Toutefois, en pareille matière, comme il est incontestable qu'il s'agit d'un fait à apprécier, il peut y avoir mal jugé; mais sans doute le pourvoi en cassation ne pourrait être admis.

Peu importerait, du reste, que la succession eût été acceptée sous bénéfice d'inventaire (5).

1642. La déclaration de faillite d'un commerçant décédé ne peut être demandée aux tribunaux que dans l'année qui suivra son décès; ce délai expiré, quand même la preuve serait faite qu'il était avant sa mort en état de cessation de paiements, la déclaration de faillite ne peut plus être prononcée (4).

Le jugement même qui déclare la faillite, doit être rendu dans l'année, si le tribunal agit d'office; mais si la faillite est prononcée à la requête d'un créancier, il suffit que la demande ait été formée dans l'année et le jugement peut être rendu après l'expiration de ce délai (5).

16453. La faillite ne peut être déclarée que contre un commerçant et lorsqu'il a cessé ses paiements; le concours de ces deux conditions est indispensable.

Pour apprécier si la qualité de commerçant appartient à la personne qui a cessé ses paiements, il faut se reporter aux règles que nous avons données sous l'art. 1er (suprà, n. 1 et s.). L'état d'insolvabilité du débiteur non commerçant est régi par la loi civile et a reçu le nom de déconfiture.

(1) Colmar, 30 août 1838; Paris, 10 déc. 1839; Dalloz, Rép., n. 59.

(2) Orléans, 19 avril 1844; Dalloz, Rép., n. 59.

(3) Paris, 10 déc. 1839; Dalloz, Rép., n. 59; Pardessus, n. 1108.

(4) Douai, 15 avril 1840; Dalloz, Rép., n. 64.

(5) Renouard, t. 1er, p. 250; Bravard-Veyrières, p. 518,

S'il est vrai que la juridiction spéciale des tribunaux de commerce soit seule compétente pour déclarer l'ouverture de la faillite et en fixer l'époque, la jurisprudence a décidé, soit que cette formalité ait été ou non remplie, qu'il appartient aux tribunaux civils investis de la plénitude de juridiction, de reconnaître, en jugeant les procès qui leur sont soumis, si les faits signalés par la loi comme caractéristiques de l'état de faillite, c'est-à-dire la qualité de commerçant et la cessation de paiements ont existé et d'en appliquer les effets légaux, s'il y a lieu, aux contestations qui s'agitent devant eux.

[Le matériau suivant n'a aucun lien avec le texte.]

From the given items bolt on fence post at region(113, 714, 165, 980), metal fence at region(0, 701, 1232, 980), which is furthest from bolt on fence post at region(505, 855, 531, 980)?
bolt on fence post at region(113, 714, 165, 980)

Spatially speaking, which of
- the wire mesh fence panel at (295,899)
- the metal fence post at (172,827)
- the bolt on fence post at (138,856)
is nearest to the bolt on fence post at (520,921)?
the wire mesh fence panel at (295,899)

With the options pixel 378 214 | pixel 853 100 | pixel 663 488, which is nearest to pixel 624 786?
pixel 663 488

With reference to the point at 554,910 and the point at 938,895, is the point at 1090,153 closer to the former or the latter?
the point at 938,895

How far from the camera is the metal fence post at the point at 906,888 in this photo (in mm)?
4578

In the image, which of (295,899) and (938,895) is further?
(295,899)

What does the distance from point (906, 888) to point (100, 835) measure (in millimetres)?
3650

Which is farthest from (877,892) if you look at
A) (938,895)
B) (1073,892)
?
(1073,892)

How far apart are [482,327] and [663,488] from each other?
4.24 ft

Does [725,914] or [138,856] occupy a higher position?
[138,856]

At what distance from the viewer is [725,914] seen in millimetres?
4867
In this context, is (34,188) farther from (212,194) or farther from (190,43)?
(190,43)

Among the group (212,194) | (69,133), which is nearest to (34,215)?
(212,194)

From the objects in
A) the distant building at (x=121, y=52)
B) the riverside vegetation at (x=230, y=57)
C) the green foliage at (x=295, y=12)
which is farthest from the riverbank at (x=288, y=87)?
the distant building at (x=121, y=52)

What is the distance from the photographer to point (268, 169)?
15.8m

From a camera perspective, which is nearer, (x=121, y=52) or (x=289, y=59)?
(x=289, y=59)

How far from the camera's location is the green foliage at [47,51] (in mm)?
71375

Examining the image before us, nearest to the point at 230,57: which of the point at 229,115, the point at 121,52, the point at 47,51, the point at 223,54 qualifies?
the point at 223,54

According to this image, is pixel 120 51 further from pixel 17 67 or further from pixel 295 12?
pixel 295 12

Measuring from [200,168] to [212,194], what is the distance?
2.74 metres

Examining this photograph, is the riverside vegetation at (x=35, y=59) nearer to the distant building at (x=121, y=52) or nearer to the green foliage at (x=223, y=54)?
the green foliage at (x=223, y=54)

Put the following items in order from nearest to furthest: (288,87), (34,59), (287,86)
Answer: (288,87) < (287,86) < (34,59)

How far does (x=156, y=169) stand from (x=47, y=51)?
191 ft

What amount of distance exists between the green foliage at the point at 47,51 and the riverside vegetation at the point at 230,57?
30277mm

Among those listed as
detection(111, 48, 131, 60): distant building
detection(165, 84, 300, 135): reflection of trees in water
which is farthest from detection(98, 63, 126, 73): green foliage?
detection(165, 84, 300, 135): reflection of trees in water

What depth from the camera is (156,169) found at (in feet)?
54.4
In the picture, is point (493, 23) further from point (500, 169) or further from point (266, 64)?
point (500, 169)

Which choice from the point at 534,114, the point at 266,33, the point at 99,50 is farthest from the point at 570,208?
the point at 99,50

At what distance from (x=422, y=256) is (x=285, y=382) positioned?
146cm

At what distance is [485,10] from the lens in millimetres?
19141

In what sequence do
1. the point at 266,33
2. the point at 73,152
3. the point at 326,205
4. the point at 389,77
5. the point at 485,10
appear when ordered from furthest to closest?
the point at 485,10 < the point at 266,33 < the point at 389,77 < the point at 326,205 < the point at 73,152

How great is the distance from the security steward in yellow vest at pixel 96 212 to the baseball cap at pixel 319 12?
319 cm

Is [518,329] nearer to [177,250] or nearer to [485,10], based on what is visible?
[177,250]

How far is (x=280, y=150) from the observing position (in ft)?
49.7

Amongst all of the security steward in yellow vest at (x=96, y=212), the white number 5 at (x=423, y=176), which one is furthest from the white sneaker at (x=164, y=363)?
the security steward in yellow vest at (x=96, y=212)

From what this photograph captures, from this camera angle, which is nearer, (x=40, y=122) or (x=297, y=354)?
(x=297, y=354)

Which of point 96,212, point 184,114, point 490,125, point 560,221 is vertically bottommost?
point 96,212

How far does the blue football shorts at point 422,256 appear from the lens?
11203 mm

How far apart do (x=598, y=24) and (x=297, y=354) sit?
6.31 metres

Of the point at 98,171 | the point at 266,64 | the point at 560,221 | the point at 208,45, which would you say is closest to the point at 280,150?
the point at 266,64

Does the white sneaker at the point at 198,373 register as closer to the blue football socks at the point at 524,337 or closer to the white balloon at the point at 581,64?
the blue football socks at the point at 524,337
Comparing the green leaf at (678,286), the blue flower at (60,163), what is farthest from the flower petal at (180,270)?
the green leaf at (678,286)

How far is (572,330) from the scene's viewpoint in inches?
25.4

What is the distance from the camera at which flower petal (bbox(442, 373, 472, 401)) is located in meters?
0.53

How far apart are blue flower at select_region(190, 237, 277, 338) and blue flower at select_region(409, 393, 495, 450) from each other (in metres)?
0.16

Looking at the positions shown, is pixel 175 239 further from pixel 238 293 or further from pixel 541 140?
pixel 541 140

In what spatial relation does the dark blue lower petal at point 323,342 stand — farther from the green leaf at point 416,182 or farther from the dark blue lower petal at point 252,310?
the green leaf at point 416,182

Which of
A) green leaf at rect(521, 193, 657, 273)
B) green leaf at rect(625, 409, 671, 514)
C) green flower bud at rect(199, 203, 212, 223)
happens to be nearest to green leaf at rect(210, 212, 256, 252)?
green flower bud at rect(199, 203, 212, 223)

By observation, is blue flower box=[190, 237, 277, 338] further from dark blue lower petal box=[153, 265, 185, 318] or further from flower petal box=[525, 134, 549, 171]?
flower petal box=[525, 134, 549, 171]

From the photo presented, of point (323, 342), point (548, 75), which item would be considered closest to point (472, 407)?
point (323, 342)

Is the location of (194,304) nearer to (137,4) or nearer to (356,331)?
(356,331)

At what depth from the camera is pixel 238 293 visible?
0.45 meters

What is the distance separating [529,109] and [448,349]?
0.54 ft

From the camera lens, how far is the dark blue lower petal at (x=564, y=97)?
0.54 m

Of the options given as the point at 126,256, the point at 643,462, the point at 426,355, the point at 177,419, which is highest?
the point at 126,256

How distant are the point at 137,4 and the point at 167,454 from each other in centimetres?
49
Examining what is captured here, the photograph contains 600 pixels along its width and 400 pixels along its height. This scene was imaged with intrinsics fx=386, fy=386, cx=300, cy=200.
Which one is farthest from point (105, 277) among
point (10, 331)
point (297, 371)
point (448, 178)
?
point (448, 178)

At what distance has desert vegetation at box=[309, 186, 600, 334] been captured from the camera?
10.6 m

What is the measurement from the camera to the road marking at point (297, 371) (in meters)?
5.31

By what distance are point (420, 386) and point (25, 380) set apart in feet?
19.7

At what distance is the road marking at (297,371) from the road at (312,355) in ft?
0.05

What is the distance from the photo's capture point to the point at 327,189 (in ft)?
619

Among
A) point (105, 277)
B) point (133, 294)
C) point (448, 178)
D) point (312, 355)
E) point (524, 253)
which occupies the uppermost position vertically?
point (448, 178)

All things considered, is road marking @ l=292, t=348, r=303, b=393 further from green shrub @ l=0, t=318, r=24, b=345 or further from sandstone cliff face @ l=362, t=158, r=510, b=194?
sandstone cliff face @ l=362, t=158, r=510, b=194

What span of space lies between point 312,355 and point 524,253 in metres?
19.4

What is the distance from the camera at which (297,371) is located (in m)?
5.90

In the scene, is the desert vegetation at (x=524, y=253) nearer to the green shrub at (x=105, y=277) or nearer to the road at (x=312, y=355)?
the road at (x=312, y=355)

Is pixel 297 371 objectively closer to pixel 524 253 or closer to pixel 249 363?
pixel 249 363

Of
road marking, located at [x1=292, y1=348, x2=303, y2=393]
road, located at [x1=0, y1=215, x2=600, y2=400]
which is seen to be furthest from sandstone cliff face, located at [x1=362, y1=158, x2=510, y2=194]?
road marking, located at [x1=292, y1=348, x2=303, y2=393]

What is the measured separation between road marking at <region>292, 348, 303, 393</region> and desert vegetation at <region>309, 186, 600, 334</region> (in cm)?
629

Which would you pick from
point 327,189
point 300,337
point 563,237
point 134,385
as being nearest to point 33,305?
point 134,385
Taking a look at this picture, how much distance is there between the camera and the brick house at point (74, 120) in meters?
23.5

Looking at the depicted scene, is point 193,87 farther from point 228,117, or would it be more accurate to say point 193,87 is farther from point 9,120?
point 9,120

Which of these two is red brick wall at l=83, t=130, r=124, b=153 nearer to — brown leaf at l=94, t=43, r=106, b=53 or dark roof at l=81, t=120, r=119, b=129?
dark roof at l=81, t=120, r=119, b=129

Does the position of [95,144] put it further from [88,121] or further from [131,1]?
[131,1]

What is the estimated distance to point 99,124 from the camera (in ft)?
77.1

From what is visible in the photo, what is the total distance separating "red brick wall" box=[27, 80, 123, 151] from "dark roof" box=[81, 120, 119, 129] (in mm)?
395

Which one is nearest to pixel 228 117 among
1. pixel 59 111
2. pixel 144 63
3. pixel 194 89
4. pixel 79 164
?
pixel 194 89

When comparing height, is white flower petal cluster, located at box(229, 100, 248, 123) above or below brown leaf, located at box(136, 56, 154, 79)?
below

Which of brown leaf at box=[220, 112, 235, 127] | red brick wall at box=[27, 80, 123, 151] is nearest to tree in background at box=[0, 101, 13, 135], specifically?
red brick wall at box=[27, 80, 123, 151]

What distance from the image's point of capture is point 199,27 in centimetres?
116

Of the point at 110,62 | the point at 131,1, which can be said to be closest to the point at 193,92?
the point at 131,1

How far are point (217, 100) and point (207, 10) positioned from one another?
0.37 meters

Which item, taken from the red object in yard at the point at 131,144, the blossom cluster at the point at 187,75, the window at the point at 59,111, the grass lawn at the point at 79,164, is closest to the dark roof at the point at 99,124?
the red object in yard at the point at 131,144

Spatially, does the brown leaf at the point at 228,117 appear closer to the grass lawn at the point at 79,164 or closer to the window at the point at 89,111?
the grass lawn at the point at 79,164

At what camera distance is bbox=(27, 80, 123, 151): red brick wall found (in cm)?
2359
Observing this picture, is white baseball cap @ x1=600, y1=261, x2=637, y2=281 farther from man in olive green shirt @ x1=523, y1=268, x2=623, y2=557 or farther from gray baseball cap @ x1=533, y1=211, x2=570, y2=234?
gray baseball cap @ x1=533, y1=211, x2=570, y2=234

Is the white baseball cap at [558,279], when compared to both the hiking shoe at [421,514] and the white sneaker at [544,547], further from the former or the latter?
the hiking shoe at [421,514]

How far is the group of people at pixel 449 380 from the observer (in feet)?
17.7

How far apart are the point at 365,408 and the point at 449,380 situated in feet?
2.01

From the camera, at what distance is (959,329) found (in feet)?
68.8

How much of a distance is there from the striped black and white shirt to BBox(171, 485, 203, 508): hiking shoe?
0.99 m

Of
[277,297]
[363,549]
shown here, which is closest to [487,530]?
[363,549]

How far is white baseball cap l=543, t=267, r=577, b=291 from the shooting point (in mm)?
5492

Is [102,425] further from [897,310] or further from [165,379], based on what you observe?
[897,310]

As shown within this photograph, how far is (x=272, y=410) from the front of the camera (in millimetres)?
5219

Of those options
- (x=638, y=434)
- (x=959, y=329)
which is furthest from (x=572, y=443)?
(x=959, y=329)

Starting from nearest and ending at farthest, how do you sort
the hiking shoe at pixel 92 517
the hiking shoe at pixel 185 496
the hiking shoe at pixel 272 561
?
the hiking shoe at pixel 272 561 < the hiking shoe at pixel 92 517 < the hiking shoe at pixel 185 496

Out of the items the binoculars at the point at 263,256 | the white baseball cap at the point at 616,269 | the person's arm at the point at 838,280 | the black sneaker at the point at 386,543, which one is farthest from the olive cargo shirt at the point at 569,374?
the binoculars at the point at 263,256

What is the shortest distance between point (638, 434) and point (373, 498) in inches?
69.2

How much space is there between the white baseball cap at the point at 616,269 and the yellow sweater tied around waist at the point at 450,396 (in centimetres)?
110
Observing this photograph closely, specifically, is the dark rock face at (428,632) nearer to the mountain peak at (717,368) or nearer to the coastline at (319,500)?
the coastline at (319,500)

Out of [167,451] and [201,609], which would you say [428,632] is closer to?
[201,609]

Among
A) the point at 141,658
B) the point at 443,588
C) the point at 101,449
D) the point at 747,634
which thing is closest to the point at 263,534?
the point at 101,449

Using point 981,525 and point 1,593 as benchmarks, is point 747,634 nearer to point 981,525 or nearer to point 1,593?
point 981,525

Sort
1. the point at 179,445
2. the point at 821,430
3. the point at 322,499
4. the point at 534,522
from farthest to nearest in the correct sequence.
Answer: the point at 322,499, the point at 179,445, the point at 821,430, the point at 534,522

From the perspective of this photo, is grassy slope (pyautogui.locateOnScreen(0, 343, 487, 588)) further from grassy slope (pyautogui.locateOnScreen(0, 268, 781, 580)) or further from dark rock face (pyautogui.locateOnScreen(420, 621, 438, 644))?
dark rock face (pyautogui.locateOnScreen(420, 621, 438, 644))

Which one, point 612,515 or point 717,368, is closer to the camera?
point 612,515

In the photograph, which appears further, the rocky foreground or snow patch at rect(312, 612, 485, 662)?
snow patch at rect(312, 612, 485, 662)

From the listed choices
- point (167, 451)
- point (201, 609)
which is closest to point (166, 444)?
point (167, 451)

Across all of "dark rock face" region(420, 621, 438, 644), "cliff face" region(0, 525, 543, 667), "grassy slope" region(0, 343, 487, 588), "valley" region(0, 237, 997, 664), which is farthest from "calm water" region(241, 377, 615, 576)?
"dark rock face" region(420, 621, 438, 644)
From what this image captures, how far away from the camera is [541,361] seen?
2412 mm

Cette doctrine a été vivement combattue par M. Massé et MM. Delamarre et Lepoitvin (1), et peut, sans doute, quelquefois présenter des inconvénients réels. Mais si l'on refuse ce pouvoir aux tribunaux civils, on ne peut l'accorder aux tribunaux de répression; il n'est pas plus possible, en effet, d'être coupable de banqueroute qu'en état de cessation de paiements, si l'on n'est négociant et failli, et il faudra subordonner l'action publique à la déclaration de faillite prononcée par les tribunaux de commerce.

La jurisprudence et tous les auteurs, si l'on excepte ceux que nous venons de nommer, pensent, par suite, que les tribunaux civils, comme les tribunaux de répression, sont compétents pour décider si un individu est commerçant et failli, et appliquer les conséquences légales de l'état de faillite aux litiges dont ils se trouvent régulièrement saisis (2); mais ces autorités s'accordent aussi pour décider que les tribunaux civils ne peuvent déclarer la faillite que sous les mêmes conditions que les tribunaux de commerce, et n'ont plus le droit, par exemple, même incidemment, de la rechercher et de la constater, lorsqu'un an s'est écoulé depuis le décès. En outre, en dehors de ces questions spéciales, au jugement déclaratif seul sont attachés les effets généraux de l'état de faillite, et le tribunal de commerce est seul compétent pour constituer la faillite, conformément aux règles tracées par le Code de commerce.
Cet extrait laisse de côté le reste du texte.